Late in the afternoon, a tall man with a shiny pate but long dreadlocks enters the courtyard. He wears long green robes with voluminous sleeves, though the fabric looks sturdy, it swirls around him as if very light. He is accompanies by a strange companion. The vegepygmy is easily half his height, and looks like a stiff wind could blow him away. He moves with a strange, boneless fluidity, and his eyes are round yellow globes, with no sign of pupil or iris. 

*"Greetings, travelers,"* Qawasha's voice is deep and smooth, with little trace of an accent. *"I am Qawasha, a druid of the Emerald Enclave. This is my dear friend, Kupalué. I would be honoured to guide you on your upcoming expedition. I assume you have questions for me?"*

----------


## Pyrophilios

"One private room for one night, please - no breakfast." The Red Horns smiled apologetically at Katya. "I have to get some work done and I require little sleep."

Once his backpack was in his room, he came down to also meet the potential guides.

He bowed slightly before the druid and asked: *"I'm the Red Horns, pleased to meet you.

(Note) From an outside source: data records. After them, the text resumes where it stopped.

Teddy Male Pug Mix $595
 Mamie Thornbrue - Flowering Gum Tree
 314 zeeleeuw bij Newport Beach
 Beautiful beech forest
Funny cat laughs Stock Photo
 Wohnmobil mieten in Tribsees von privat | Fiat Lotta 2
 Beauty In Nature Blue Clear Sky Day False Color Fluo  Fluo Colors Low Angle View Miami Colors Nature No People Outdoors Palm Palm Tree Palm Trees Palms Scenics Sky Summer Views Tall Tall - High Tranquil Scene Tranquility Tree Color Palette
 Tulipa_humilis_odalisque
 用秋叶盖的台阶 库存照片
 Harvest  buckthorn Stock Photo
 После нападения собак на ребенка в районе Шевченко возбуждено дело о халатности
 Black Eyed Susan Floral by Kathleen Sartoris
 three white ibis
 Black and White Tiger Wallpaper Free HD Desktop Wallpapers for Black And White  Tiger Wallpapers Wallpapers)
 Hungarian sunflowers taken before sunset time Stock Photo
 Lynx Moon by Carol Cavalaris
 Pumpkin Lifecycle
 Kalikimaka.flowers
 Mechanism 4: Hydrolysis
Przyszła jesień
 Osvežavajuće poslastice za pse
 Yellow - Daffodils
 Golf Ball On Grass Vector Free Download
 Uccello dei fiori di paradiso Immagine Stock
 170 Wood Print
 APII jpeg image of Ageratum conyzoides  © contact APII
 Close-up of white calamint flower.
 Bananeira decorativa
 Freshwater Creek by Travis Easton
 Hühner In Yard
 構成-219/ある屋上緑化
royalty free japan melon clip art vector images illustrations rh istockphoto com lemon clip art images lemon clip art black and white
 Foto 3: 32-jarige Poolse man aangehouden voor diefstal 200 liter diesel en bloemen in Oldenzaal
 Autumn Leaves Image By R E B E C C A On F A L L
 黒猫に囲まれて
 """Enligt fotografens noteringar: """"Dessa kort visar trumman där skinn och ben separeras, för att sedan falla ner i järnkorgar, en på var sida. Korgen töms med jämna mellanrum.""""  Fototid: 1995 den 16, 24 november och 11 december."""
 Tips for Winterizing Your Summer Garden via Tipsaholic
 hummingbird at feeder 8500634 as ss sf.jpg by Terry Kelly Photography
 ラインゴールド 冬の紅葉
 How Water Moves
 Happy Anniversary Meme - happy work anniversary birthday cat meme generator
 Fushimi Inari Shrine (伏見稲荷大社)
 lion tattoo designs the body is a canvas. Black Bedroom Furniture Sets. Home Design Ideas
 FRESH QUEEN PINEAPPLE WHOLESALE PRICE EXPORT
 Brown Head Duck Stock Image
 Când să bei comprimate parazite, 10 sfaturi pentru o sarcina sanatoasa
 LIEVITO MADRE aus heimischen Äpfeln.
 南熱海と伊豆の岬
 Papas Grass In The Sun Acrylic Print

You said you would waive your fee if we help destroying undead - does this mean we will be seeking them out specifically or is it enough if we meet them merely incidentally?"*

----------


## The Hellbug

When the downpour suddenly arrives, Nolwenn is frantic to get out of the the rain to something of the tune of 'my books!' but, once under an awning, she laughs it off and watches the dark clouds until they pass.

Arriving at the inn, Nolwenn takes it all in, finding the décor and general environment well suited to her, and breathes a sigh of relief at the welcome breeze.  In fact, she's pondering where she'll be able to find a nice empty space to dry her things while the innkeeper is explaining the rates and so is caught on autopilot as she steps forward to pay for a room.  *"Oh yes I'll have a..."* she begins before opening her coin purse to again be disappointed by its lightness.  And so, putting on her most diplomatic smile, the wizard turns to Lady Ziri and the elf she hadn't gotten the name of yet, *"are either of you willing to share a room?"*

----------


## agignac

> He bowed slightly before the druid and asked: "I'm the Red Horns, pleased to meet you. You said you would waive your fee if we help destroying undead - does this mean we will be seeking them out specifically or is it enough if we meet them merely incidentally?"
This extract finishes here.